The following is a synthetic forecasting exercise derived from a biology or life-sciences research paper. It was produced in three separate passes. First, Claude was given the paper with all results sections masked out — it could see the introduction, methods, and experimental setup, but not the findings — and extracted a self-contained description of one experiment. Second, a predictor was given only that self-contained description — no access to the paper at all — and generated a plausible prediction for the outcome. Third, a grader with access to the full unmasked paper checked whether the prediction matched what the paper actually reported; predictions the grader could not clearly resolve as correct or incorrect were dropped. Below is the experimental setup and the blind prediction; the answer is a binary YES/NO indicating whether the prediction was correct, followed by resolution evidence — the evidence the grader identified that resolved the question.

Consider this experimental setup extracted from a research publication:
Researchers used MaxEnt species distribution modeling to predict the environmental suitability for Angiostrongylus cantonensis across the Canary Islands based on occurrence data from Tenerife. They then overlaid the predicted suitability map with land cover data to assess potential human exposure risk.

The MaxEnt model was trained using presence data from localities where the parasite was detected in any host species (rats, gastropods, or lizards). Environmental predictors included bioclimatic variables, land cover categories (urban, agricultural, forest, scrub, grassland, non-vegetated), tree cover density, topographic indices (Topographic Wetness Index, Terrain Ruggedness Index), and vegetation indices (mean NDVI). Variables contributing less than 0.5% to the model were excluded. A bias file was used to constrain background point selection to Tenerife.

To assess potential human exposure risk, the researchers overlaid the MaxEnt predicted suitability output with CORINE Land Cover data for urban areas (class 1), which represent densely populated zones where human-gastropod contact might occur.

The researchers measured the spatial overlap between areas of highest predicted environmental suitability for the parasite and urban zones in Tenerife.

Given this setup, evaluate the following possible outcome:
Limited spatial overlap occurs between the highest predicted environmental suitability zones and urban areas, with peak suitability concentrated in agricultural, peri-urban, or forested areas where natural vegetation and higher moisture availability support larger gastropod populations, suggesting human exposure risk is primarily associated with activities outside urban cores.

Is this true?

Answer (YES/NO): NO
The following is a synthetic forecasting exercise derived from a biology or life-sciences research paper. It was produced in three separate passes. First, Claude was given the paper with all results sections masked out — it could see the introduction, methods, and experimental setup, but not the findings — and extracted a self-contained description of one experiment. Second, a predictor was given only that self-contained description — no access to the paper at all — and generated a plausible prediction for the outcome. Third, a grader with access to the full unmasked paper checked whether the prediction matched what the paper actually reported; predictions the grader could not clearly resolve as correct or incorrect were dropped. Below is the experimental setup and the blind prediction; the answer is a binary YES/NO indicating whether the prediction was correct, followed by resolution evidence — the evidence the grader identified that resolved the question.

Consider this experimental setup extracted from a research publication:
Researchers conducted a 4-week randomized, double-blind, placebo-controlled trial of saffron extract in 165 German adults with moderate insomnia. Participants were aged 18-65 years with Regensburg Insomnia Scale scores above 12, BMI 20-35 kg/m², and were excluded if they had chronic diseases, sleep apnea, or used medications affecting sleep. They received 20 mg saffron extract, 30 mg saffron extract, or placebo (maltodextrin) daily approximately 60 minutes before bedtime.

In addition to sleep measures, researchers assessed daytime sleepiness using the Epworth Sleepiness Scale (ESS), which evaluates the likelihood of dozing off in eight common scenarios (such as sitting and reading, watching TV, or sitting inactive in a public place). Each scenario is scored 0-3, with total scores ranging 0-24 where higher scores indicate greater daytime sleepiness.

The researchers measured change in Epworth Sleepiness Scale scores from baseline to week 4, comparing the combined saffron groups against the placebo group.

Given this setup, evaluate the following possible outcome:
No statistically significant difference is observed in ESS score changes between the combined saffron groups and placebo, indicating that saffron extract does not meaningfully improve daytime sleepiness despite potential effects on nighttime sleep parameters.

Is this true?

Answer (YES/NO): YES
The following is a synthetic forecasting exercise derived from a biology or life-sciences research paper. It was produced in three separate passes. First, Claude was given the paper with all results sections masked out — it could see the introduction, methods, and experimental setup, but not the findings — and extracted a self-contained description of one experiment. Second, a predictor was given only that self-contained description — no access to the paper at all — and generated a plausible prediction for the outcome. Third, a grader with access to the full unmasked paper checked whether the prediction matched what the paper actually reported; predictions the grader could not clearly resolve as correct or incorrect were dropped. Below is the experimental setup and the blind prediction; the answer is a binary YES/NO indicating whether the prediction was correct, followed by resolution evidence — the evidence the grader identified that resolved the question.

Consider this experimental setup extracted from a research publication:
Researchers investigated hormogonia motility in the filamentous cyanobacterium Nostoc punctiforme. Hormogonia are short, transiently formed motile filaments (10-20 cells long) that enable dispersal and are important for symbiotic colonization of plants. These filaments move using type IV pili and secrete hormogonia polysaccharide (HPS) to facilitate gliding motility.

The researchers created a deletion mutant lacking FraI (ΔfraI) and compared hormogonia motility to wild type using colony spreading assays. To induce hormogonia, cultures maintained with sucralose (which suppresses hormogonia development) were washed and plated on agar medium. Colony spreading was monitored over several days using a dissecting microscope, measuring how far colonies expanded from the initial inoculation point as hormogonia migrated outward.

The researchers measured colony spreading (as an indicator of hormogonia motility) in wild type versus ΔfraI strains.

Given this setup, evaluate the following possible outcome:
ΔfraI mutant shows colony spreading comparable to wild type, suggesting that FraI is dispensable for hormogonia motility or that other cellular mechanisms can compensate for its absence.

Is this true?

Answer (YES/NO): NO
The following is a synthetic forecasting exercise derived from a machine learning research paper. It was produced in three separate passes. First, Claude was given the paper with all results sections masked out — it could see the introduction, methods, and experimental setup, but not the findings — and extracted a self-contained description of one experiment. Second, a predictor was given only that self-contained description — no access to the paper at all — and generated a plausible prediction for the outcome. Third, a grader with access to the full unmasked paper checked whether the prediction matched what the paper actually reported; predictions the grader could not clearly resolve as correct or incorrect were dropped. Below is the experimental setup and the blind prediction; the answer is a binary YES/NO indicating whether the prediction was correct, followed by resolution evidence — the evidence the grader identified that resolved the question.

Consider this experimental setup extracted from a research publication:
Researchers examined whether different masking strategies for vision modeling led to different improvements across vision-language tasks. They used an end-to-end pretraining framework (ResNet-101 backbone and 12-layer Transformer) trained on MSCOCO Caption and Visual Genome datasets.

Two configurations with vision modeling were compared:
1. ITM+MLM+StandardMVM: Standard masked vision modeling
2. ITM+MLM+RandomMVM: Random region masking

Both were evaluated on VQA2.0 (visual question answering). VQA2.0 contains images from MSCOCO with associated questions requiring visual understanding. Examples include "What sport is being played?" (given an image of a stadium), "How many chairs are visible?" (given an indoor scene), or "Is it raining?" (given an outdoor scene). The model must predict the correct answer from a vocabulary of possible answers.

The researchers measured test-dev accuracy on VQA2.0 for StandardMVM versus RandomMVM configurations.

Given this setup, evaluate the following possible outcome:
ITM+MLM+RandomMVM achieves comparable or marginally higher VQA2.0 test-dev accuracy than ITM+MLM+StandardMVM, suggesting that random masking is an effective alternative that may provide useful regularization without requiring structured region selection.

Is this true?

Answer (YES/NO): YES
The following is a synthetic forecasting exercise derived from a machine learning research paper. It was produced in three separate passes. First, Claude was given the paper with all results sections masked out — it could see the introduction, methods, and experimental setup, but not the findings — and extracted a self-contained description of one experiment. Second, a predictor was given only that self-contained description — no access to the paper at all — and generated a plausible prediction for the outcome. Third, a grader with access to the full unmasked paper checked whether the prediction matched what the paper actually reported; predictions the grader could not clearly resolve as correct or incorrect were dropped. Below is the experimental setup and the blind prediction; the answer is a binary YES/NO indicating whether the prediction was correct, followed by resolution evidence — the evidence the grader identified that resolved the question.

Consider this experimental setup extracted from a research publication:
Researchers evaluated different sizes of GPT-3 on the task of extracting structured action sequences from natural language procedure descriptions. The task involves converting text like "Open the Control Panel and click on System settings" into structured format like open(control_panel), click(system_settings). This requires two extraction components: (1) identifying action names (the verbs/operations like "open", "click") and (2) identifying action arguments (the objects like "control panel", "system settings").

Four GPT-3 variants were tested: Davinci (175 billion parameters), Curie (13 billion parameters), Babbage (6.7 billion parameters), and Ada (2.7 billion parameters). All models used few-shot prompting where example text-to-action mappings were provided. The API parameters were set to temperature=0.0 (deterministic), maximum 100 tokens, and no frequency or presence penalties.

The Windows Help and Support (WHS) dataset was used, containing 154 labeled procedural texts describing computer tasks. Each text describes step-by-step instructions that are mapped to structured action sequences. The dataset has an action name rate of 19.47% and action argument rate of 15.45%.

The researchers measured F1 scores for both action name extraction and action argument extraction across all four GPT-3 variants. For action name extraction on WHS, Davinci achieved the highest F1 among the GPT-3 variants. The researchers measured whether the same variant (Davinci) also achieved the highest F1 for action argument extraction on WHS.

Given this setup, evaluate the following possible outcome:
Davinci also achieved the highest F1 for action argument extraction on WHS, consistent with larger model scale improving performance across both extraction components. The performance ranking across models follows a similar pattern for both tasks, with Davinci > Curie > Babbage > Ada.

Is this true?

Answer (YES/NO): NO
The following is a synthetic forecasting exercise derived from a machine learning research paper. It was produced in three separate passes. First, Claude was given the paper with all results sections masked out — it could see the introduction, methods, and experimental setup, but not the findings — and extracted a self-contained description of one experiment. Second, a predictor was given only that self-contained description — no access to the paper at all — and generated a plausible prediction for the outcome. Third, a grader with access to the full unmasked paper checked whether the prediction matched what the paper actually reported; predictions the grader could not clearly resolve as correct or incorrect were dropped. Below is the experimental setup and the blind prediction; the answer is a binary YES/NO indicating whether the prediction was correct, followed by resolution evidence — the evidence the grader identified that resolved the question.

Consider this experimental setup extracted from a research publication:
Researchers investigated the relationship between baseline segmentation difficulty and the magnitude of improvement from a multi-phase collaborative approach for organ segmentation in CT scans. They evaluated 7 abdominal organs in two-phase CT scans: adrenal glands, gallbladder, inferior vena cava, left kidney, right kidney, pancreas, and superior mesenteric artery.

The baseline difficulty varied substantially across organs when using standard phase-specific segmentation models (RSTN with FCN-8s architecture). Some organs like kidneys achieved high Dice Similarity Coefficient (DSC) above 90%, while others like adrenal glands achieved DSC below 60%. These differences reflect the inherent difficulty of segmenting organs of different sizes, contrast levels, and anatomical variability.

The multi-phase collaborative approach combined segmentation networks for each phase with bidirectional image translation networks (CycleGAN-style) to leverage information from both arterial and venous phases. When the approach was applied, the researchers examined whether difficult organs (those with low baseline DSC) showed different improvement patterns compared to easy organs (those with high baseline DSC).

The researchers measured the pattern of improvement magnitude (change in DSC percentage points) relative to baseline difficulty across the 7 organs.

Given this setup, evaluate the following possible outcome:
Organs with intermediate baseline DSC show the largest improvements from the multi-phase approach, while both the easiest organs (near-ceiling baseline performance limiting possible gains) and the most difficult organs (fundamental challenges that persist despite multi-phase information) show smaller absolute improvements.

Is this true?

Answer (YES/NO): NO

-----

### TASK PROMPT
Collect, from the material above, every line containing the word "potential".

### EXERCISE RESULT
Researchers used MaxEnt species distribution modeling to predict the environmental suitability for Angiostrongylus cantonensis across the Canary Islands based on occurrence data from Tenerife. They then overlaid the predicted suitability map with land cover data to assess potential human exposure risk.
To assess potential human exposure risk, the researchers overlaid the MaxEnt predicted suitability output with CORINE Land Cover data for urban areas (class 1), which represent densely populated zones where human-gastropod contact might occur.
No statistically significant difference is observed in ESS score changes between the combined saffron groups and placebo, indicating that saffron extract does not meaningfully improve daytime sleepiness despite potential effects on nighttime sleep parameters.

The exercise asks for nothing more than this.